**EXTRACT TO READ**
A catalyst for effective teaching

Elon’s Center for the Advancement of Teaching and Learning is helping position the university as a national thought leader in teaching practices and supporting student learning.

Just days into his first semester at Elon, Brandon Sheridan was already getting to know the Center for the Advancement of Teaching and Learning. Like all new faculty, Sheridan participated in an overarching series of information programs and workshops that is organized and delivered by the center, commonly referred to as CATL. It’s an opportunity to quickly establish connections with CATL and its staff, who offer a wide range of support to faculty, whether it’s their first day on campus or their 10th year teaching at Elon.

“As a faculty member at a teaching-focused institution, it means everything to have a resource like CATL,” says Sheridan, an assistant professor of economics and a CATL Faculty Scholar. “You can’t be about teaching and experiential learning if you don’t support it. CATL gives faculty members the resources to do what they do best.”

**DO THIS**
Answer these questions on the passage about Elon's teaching center:
1. By what short name is the Center for the Advancement of Teaching and Learning commonly known?
2. What does Brandon Sheridan teach as an assistant professor?
3. As what is the center helping position the university?
The data after this passage is not needed.

**SOURCE MATERIAL**
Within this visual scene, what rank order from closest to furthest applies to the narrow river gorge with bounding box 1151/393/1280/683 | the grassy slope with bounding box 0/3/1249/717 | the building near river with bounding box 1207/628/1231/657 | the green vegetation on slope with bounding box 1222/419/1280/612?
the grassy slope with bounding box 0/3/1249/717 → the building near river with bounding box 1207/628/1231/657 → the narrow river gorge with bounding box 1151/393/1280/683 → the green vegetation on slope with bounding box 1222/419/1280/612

**TASK RESULT**
1. CATL
2. Economics
3. As a national thought leader in teaching practices and supporting student learning